Point fort du jeu, n'attendez pas pour autant un extra réalisme, le jeu est poétique, les couleurs sont somptueuses et le bloom (effet de flou) est utilisé à la perfection.
Certains paysages sont vraiment à tomber!!!!

Le design général est aussi très travaillé, les monstres (folks) bénéficient tous d'un réel travail au niveau de la modélisation,
des mouvement et des origines de légendes Irlandaise.
Le bestiaire varié fait passer ces folks du mignon au monstrueux, un vrai régal de créativité qui n'est pas sans rappeler l'univers de Tim Burton.
Les personnages principaux sont aussi fort biens originaux, surtout de part leurs costume, et la possibilité d'en changer, chaque parure correspond à un thème et met en valeur le caractère féérique du titre.


Ellen se concentre ...




Bonde son : 14/20


Les thèmes musicaux sont plutôt bien réussis et collent bien à l'ambiance, le tout reste malheureusement du déjà vu.
Les dialogues sont quant à eux assez bien doublés, mais la répartie des personnages ne fait pas loi.


... pour changer de fringues et se la jouer chasseuse d'âmes




Durée de vie : 13/20


Chacun des deux personnages aura à parcourir 7 chapitres, ce qui représente environ 20h de jeu.
Cependant, les chapitres et événements des deux protagonistes se ressemblent à 90%, on aura donc plus l'impression de refaire le jeu 2 fois que de découvrir une autre facette du Netherworld. Dommage.

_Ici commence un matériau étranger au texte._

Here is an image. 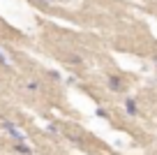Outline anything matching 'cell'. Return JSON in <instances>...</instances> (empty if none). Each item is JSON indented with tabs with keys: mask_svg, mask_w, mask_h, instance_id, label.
<instances>
[{
	"mask_svg": "<svg viewBox=\"0 0 157 155\" xmlns=\"http://www.w3.org/2000/svg\"><path fill=\"white\" fill-rule=\"evenodd\" d=\"M109 88H111V90H123V79L120 77H109Z\"/></svg>",
	"mask_w": 157,
	"mask_h": 155,
	"instance_id": "7a4b0ae2",
	"label": "cell"
},
{
	"mask_svg": "<svg viewBox=\"0 0 157 155\" xmlns=\"http://www.w3.org/2000/svg\"><path fill=\"white\" fill-rule=\"evenodd\" d=\"M42 2H46V5H49V2H53V0H42Z\"/></svg>",
	"mask_w": 157,
	"mask_h": 155,
	"instance_id": "ba28073f",
	"label": "cell"
},
{
	"mask_svg": "<svg viewBox=\"0 0 157 155\" xmlns=\"http://www.w3.org/2000/svg\"><path fill=\"white\" fill-rule=\"evenodd\" d=\"M0 63L5 65V67H10V65H12V58H10L7 54H2V51H0Z\"/></svg>",
	"mask_w": 157,
	"mask_h": 155,
	"instance_id": "277c9868",
	"label": "cell"
},
{
	"mask_svg": "<svg viewBox=\"0 0 157 155\" xmlns=\"http://www.w3.org/2000/svg\"><path fill=\"white\" fill-rule=\"evenodd\" d=\"M69 63H74V65H78V63H81V58H78V56H72V58H69Z\"/></svg>",
	"mask_w": 157,
	"mask_h": 155,
	"instance_id": "52a82bcc",
	"label": "cell"
},
{
	"mask_svg": "<svg viewBox=\"0 0 157 155\" xmlns=\"http://www.w3.org/2000/svg\"><path fill=\"white\" fill-rule=\"evenodd\" d=\"M46 130H49V132H51V134H58V127H56V125H53V123H51V125H46Z\"/></svg>",
	"mask_w": 157,
	"mask_h": 155,
	"instance_id": "8992f818",
	"label": "cell"
},
{
	"mask_svg": "<svg viewBox=\"0 0 157 155\" xmlns=\"http://www.w3.org/2000/svg\"><path fill=\"white\" fill-rule=\"evenodd\" d=\"M2 127H5V130L10 132V134L14 137L16 141H19V144L25 139V134H23V132H19V130H16V125H14V123H10V121H2Z\"/></svg>",
	"mask_w": 157,
	"mask_h": 155,
	"instance_id": "6da1fadb",
	"label": "cell"
},
{
	"mask_svg": "<svg viewBox=\"0 0 157 155\" xmlns=\"http://www.w3.org/2000/svg\"><path fill=\"white\" fill-rule=\"evenodd\" d=\"M125 107H127V111L132 113V116L136 113V104H134V100H125Z\"/></svg>",
	"mask_w": 157,
	"mask_h": 155,
	"instance_id": "3957f363",
	"label": "cell"
},
{
	"mask_svg": "<svg viewBox=\"0 0 157 155\" xmlns=\"http://www.w3.org/2000/svg\"><path fill=\"white\" fill-rule=\"evenodd\" d=\"M16 150L23 153V155H30V148H28V146H23V144H16Z\"/></svg>",
	"mask_w": 157,
	"mask_h": 155,
	"instance_id": "5b68a950",
	"label": "cell"
}]
</instances>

Quelques quêtes supplémentaires sont téléchargeables sur le PSstore, mais leur intérêt limité ne risque pas de rallonger la durée de vie.


chaque utilisation d'attaque "folkienne" donne lieu à des animations sympas



Jouabilité : 14/20


Malgré son caractère poético-féérique, folklore n'en reste pas moins un jeu d'aventure-beat'em all.
Vous devrez parcourir le Neteherworld à la recherche de folks maléfiques à occire.

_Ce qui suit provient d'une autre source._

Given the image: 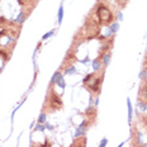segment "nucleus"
Masks as SVG:
<instances>
[{"label":"nucleus","instance_id":"1","mask_svg":"<svg viewBox=\"0 0 147 147\" xmlns=\"http://www.w3.org/2000/svg\"><path fill=\"white\" fill-rule=\"evenodd\" d=\"M94 14H95V17H96L100 26L109 27L113 22H115L114 13H113L112 9L108 7L107 0H104V3H100L99 0H98V4H96L95 10H94Z\"/></svg>","mask_w":147,"mask_h":147},{"label":"nucleus","instance_id":"2","mask_svg":"<svg viewBox=\"0 0 147 147\" xmlns=\"http://www.w3.org/2000/svg\"><path fill=\"white\" fill-rule=\"evenodd\" d=\"M63 103L62 99L59 94L55 91V89L52 88V85L50 86L47 91V95L45 99V104H43V112L45 113H51V112H57V110L62 109Z\"/></svg>","mask_w":147,"mask_h":147},{"label":"nucleus","instance_id":"3","mask_svg":"<svg viewBox=\"0 0 147 147\" xmlns=\"http://www.w3.org/2000/svg\"><path fill=\"white\" fill-rule=\"evenodd\" d=\"M104 80V72L100 74H88L82 80V85L89 93L91 94H99L102 90V84Z\"/></svg>","mask_w":147,"mask_h":147},{"label":"nucleus","instance_id":"4","mask_svg":"<svg viewBox=\"0 0 147 147\" xmlns=\"http://www.w3.org/2000/svg\"><path fill=\"white\" fill-rule=\"evenodd\" d=\"M18 1H19V4L23 7V11H26V13L29 15L30 11L36 8L38 0H18Z\"/></svg>","mask_w":147,"mask_h":147},{"label":"nucleus","instance_id":"5","mask_svg":"<svg viewBox=\"0 0 147 147\" xmlns=\"http://www.w3.org/2000/svg\"><path fill=\"white\" fill-rule=\"evenodd\" d=\"M90 127V123H89V122L86 121V119H85L84 122H82V123L79 125L78 128H76V131H75V134H74V136H75V138H78V137H82V136H85V133H86V131H88V128Z\"/></svg>","mask_w":147,"mask_h":147},{"label":"nucleus","instance_id":"6","mask_svg":"<svg viewBox=\"0 0 147 147\" xmlns=\"http://www.w3.org/2000/svg\"><path fill=\"white\" fill-rule=\"evenodd\" d=\"M85 119L89 122L90 124H93L96 119V109L93 105H90L89 108L85 110Z\"/></svg>","mask_w":147,"mask_h":147},{"label":"nucleus","instance_id":"7","mask_svg":"<svg viewBox=\"0 0 147 147\" xmlns=\"http://www.w3.org/2000/svg\"><path fill=\"white\" fill-rule=\"evenodd\" d=\"M138 100H142L147 104V80H143L138 89Z\"/></svg>","mask_w":147,"mask_h":147},{"label":"nucleus","instance_id":"8","mask_svg":"<svg viewBox=\"0 0 147 147\" xmlns=\"http://www.w3.org/2000/svg\"><path fill=\"white\" fill-rule=\"evenodd\" d=\"M70 147H86V137L82 136V137L75 138Z\"/></svg>","mask_w":147,"mask_h":147},{"label":"nucleus","instance_id":"9","mask_svg":"<svg viewBox=\"0 0 147 147\" xmlns=\"http://www.w3.org/2000/svg\"><path fill=\"white\" fill-rule=\"evenodd\" d=\"M103 69V62H102V57L100 56H98L95 60L93 61V70H94V72H98V71H100V70Z\"/></svg>","mask_w":147,"mask_h":147},{"label":"nucleus","instance_id":"10","mask_svg":"<svg viewBox=\"0 0 147 147\" xmlns=\"http://www.w3.org/2000/svg\"><path fill=\"white\" fill-rule=\"evenodd\" d=\"M127 108H128V123L129 125H132V117H133V107L131 103V99L127 98Z\"/></svg>","mask_w":147,"mask_h":147},{"label":"nucleus","instance_id":"11","mask_svg":"<svg viewBox=\"0 0 147 147\" xmlns=\"http://www.w3.org/2000/svg\"><path fill=\"white\" fill-rule=\"evenodd\" d=\"M102 57V62H103V66L107 67L110 63V59H112V52H107V53H104Z\"/></svg>","mask_w":147,"mask_h":147},{"label":"nucleus","instance_id":"12","mask_svg":"<svg viewBox=\"0 0 147 147\" xmlns=\"http://www.w3.org/2000/svg\"><path fill=\"white\" fill-rule=\"evenodd\" d=\"M61 78H62V72H61V71H60V70H59V71H56V72H55V74H53V76H52V79H51L50 84L52 85V86H53V85H55V84H57V81H59V80H60V79H61Z\"/></svg>","mask_w":147,"mask_h":147},{"label":"nucleus","instance_id":"13","mask_svg":"<svg viewBox=\"0 0 147 147\" xmlns=\"http://www.w3.org/2000/svg\"><path fill=\"white\" fill-rule=\"evenodd\" d=\"M138 121L142 122V125L146 128V131H147V115L146 114H138Z\"/></svg>","mask_w":147,"mask_h":147},{"label":"nucleus","instance_id":"14","mask_svg":"<svg viewBox=\"0 0 147 147\" xmlns=\"http://www.w3.org/2000/svg\"><path fill=\"white\" fill-rule=\"evenodd\" d=\"M118 29H119V23H117V22H113V23L109 26V30H110L112 33H117Z\"/></svg>","mask_w":147,"mask_h":147},{"label":"nucleus","instance_id":"15","mask_svg":"<svg viewBox=\"0 0 147 147\" xmlns=\"http://www.w3.org/2000/svg\"><path fill=\"white\" fill-rule=\"evenodd\" d=\"M137 107H138V109L142 113H145L146 110H147V104L145 102H142V100H138V104H137Z\"/></svg>","mask_w":147,"mask_h":147},{"label":"nucleus","instance_id":"16","mask_svg":"<svg viewBox=\"0 0 147 147\" xmlns=\"http://www.w3.org/2000/svg\"><path fill=\"white\" fill-rule=\"evenodd\" d=\"M46 119H47V113L42 112L41 114H39V117H38V123L45 124V123H46Z\"/></svg>","mask_w":147,"mask_h":147},{"label":"nucleus","instance_id":"17","mask_svg":"<svg viewBox=\"0 0 147 147\" xmlns=\"http://www.w3.org/2000/svg\"><path fill=\"white\" fill-rule=\"evenodd\" d=\"M62 18H63V7L61 5L59 8V14H57V19H59V24L62 23Z\"/></svg>","mask_w":147,"mask_h":147},{"label":"nucleus","instance_id":"18","mask_svg":"<svg viewBox=\"0 0 147 147\" xmlns=\"http://www.w3.org/2000/svg\"><path fill=\"white\" fill-rule=\"evenodd\" d=\"M76 72V69H75V66H70V67H67V69H65V75H72V74H75Z\"/></svg>","mask_w":147,"mask_h":147},{"label":"nucleus","instance_id":"19","mask_svg":"<svg viewBox=\"0 0 147 147\" xmlns=\"http://www.w3.org/2000/svg\"><path fill=\"white\" fill-rule=\"evenodd\" d=\"M128 1H129V0H115V3H117V5L119 8H125Z\"/></svg>","mask_w":147,"mask_h":147},{"label":"nucleus","instance_id":"20","mask_svg":"<svg viewBox=\"0 0 147 147\" xmlns=\"http://www.w3.org/2000/svg\"><path fill=\"white\" fill-rule=\"evenodd\" d=\"M53 34H55V29L53 30H50V32H47L43 37H42V41H45V39H48L51 36H53Z\"/></svg>","mask_w":147,"mask_h":147},{"label":"nucleus","instance_id":"21","mask_svg":"<svg viewBox=\"0 0 147 147\" xmlns=\"http://www.w3.org/2000/svg\"><path fill=\"white\" fill-rule=\"evenodd\" d=\"M57 85L61 88V89H65V86H66V82H65V80H63V76L60 79L59 81H57Z\"/></svg>","mask_w":147,"mask_h":147},{"label":"nucleus","instance_id":"22","mask_svg":"<svg viewBox=\"0 0 147 147\" xmlns=\"http://www.w3.org/2000/svg\"><path fill=\"white\" fill-rule=\"evenodd\" d=\"M45 124H41V123H38V124H37L36 125V127H34V131H39V132H43V131H45Z\"/></svg>","mask_w":147,"mask_h":147},{"label":"nucleus","instance_id":"23","mask_svg":"<svg viewBox=\"0 0 147 147\" xmlns=\"http://www.w3.org/2000/svg\"><path fill=\"white\" fill-rule=\"evenodd\" d=\"M107 145H108V140L103 138L102 141H100V143H99V146H98V147H107Z\"/></svg>","mask_w":147,"mask_h":147},{"label":"nucleus","instance_id":"24","mask_svg":"<svg viewBox=\"0 0 147 147\" xmlns=\"http://www.w3.org/2000/svg\"><path fill=\"white\" fill-rule=\"evenodd\" d=\"M146 78H147V71L146 70H143V71L141 72V75H140V79L143 81V80H146Z\"/></svg>","mask_w":147,"mask_h":147},{"label":"nucleus","instance_id":"25","mask_svg":"<svg viewBox=\"0 0 147 147\" xmlns=\"http://www.w3.org/2000/svg\"><path fill=\"white\" fill-rule=\"evenodd\" d=\"M143 63H145V70L147 71V52H146V55H145V61H143Z\"/></svg>","mask_w":147,"mask_h":147},{"label":"nucleus","instance_id":"26","mask_svg":"<svg viewBox=\"0 0 147 147\" xmlns=\"http://www.w3.org/2000/svg\"><path fill=\"white\" fill-rule=\"evenodd\" d=\"M45 124H46V125H45V127H46V128H48V129H51V131H52V129H53V127H52V125H50V124H48V123H45Z\"/></svg>","mask_w":147,"mask_h":147},{"label":"nucleus","instance_id":"27","mask_svg":"<svg viewBox=\"0 0 147 147\" xmlns=\"http://www.w3.org/2000/svg\"><path fill=\"white\" fill-rule=\"evenodd\" d=\"M118 19H119V20L123 19V15H122V13H118Z\"/></svg>","mask_w":147,"mask_h":147},{"label":"nucleus","instance_id":"28","mask_svg":"<svg viewBox=\"0 0 147 147\" xmlns=\"http://www.w3.org/2000/svg\"><path fill=\"white\" fill-rule=\"evenodd\" d=\"M123 146H124V142H122V143H119L118 147H123Z\"/></svg>","mask_w":147,"mask_h":147},{"label":"nucleus","instance_id":"29","mask_svg":"<svg viewBox=\"0 0 147 147\" xmlns=\"http://www.w3.org/2000/svg\"><path fill=\"white\" fill-rule=\"evenodd\" d=\"M32 147H41V146H39V145H34V146H32Z\"/></svg>","mask_w":147,"mask_h":147},{"label":"nucleus","instance_id":"30","mask_svg":"<svg viewBox=\"0 0 147 147\" xmlns=\"http://www.w3.org/2000/svg\"><path fill=\"white\" fill-rule=\"evenodd\" d=\"M143 147H147V142L145 143V145H143Z\"/></svg>","mask_w":147,"mask_h":147}]
</instances>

Pour le combat, pas d'épée ou autre arme, il vous faudra utiliser les âmes des folks.
Pour cela il suffit de les assigner aux touches (triangle, croix, rond et carré) chaque folk a sa propre capacité, défense, attaque rapide, attaque chargée....

Une fois l'ennemi affaibli, sont âme commencera à vouloir sortir (ce qui se caractérise par une aura rose au dessus), à ce moment, il suffit de maintenir R1 pour créer un lien qui attrapera l'âme, secouez la manette sixaxis et l'âme est absorbée.
Chaque nouvelle âme rejoindra votre légion, celles déjà capturées vous apporterons de l'expérience.

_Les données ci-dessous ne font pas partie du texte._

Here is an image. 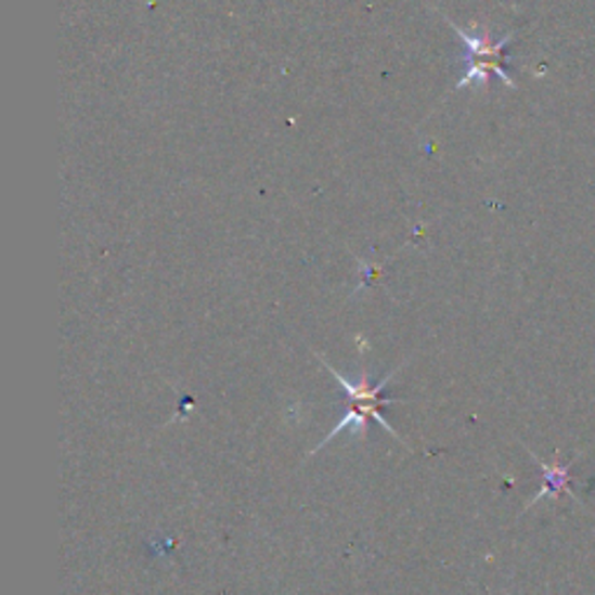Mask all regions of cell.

Le personnage mâle de la partie a un petit plus, au fur des âmes absorbées, une jauge se remplie, un fois cela fait, il est possible de déclencher une furie qui rendra ses attaques plus puissantes un court instant.

Dernier point sympa qui rajoute à l'ambiance comtes de fée, des livres jalonneront les mondes du netherworld, ces derniers sont à compléter avec des pages éparpillées, ces livres contiennent des illustrations qui expliquent comment battre certains folks (les
endormir, les attaquer d'une manière bien précise).
C'est un petit truc en plus mais j'ai trouvé ça intéressant.



certaines âmes sont plus dur à attraper que d'autres


Note finale : 14.5/20


Bien que folklore ne soir pas un hit, il possède des qualités indéniables, l'initial monster kingdom est devenu un jeu d'aventure féérique dont la poésie et la créativité font honneur à l'art vidéo ludique, l'onirisme est de moins en moins palpable
dans le JV et de petits bols de couleurs font du bien dans ce monde couleur sang.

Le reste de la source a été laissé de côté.